Das Arbeitnehmerüberlassungsgesetz dient dazu, den Missbrauch von Arbeitnehmerüberlassung im privatwirtschaftlichen Bereich einzudämmen. Ein Wirtschaftsunternehmen (also explizit nicht der Staat) dürfe dem Gesetz nach kurzfristige auftretende Tätigkeitsspitze durch die kurzfristige Hinzuziehung fremder Arbeitskräfte ausgleichen. Entscheidend dabei aber sei, dass der entliehene Arbeitnehmer im verleihenden Unternehmen verbleibe.

Das OLG Frankfurt ist die erste höhere gerichtliche Instanz, die sich mit der Frage der Zulässigkeit des Einsatzes „privater Dienstleister“ im Bereich der Verkehrsüberwachung des ruhenden Verkehrs auseinandergesetzt hat. Bei dem hessischen Gericht hieß es, die Entscheidung könne bundesweite Signalwirkung haben – sie müsse es jedoch nicht. Die Erwägungen der Richter, die der Entscheidung zugrunde liegen, wären prinzipiell aber deutschlandweit übertragbar, da sie sich unter anderem auf Bundesrecht beziehen. Bindend sind sie allerdings nur in dem konkreten Fall. Andere Gerichte könnten in vergleichbaren Fällen durchaus auch anders entscheiden.

Viele andere Kommunen betroffen

Allein in Frankfurt wurden im Jahr 2018 mehr als 700.000 Parkverstöße geahndet mit einem Sanktionswert von über 10 Mio.
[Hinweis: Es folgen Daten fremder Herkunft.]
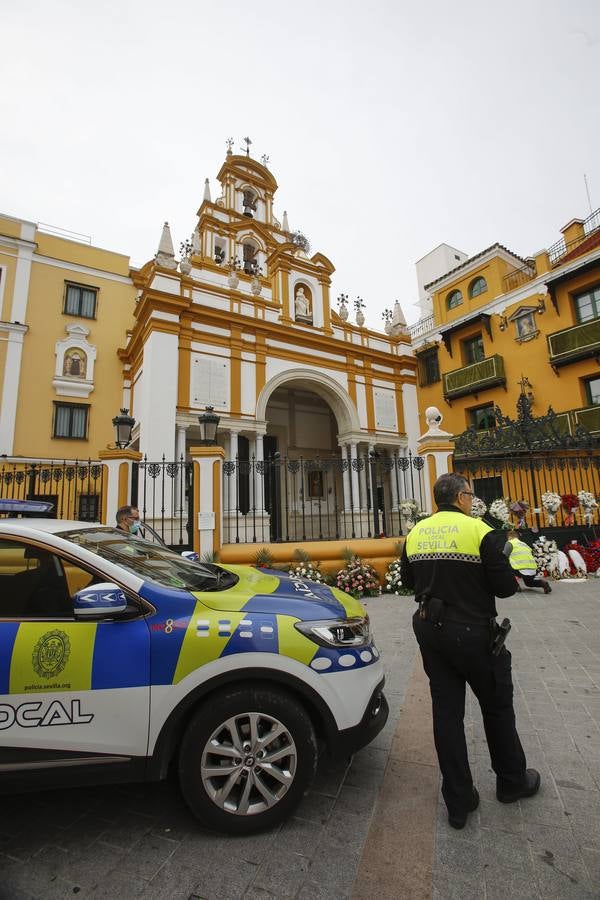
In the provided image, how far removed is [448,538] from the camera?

Euro. Die Praxis, Leiharbeiter als Hilfspolizisten einzusetzen wurde ähnlich aber auch in anderen Kommunen Hessens angewandt und dort geht nun die Sorge um, dass sich viele Autofahrer künftig wehren werden und den Kommunen wichtige Einnahmen verloren gehen könnten. Die Erwägungen der Richter, die der Entscheidung zugrunde liegen, sind prinzipiell deutschlandweit übertragbar, da sie sich unter anderem auf Bundesrecht beziehen. Bindend sind sie allerdings nur in dem konkreten Fall. Andere Gerichte könnten in vergleichbaren Fällen auch anders entscheiden.
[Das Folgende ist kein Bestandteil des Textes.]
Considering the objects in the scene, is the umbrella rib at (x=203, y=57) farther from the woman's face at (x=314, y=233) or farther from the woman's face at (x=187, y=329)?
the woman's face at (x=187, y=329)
In Gießen beispielsweise hatte die  Ordnungspolizei schon im Jahr 2009 damit begonnen, externe Dienstleister für Kontrollen im ruhenden Verkehr einzusetzen. Erst im Im Mai des vergangenen Jahres hatte man sich bei der Stellenplanung dazu entschlossen, künftig komplett auf Dienstleister zu verzichten.[2]  Die Stadt Darmstadt hat als Reaktion auf die OLG-Entscheidung ihrer privaten Sicherheitsfirma gekündigt, deren Mitarbeiter bislang für die Kontrolle der Parksünder tätig war. Wie eine Umfrage der Deutschen Presseagentur dpa ergab, seien in bundesweit großen Städten wie etwa Hamburg, München und Hannover keine privaten Dienstleister bei Park-Kontrollen im Einsatz.[3]
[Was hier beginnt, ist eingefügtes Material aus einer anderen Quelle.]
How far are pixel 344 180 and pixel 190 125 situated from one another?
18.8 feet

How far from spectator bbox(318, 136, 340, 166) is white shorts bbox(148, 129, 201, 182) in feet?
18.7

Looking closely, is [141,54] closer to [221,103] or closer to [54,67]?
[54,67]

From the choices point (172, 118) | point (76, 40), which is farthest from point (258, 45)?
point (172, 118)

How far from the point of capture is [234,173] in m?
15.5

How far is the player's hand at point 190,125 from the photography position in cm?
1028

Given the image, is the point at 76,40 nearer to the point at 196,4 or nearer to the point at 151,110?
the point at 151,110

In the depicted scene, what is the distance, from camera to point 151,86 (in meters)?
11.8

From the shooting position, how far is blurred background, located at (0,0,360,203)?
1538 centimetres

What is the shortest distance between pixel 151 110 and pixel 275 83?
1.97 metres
Bezahlte Knöllchen werden nicht erstattet

Falschparker, die nun ihr bereits gezahltes Geld jetzt wieder zurückbekommen wollen, dürften allerdings schlechte Karten haben. Denn in der Regel werden Strafzettel mit einer Verwarnung quittiert. Durch die Bezahlung wird dieses Verfahren rechtskräftig und eine Wiederaufnahme sieht das Gesetz – anders als bei Bußgeldverfahren – nicht vor.

Einzelnachweise:

[1] Oberlandesgericht Frankfurt am Main „Keine Überwachung des ruhenden Verkehrs durch private Dienstleister“, in: ordentliche-gerichtsbarkeit.hessen.de vom 20.Januar 2020, Abruf am 23. Januar 2020.

[2] Gießener Allgemeine: „Knöllchen-Urteil: Was Falschparker in Gießen nun wissen müssen“, in: giessener-allgemeine.de vom 21.Januar 2020, Abruf am 23. Januar 2020.

[3] Nordkurier  Neubrandenburg: „Anwalt: Autofahrer sollten ‘Knöllchen’ prüfen“, in: nordkurier.de vom 21.Januar 2020, Abruf am 23. Januar 2020.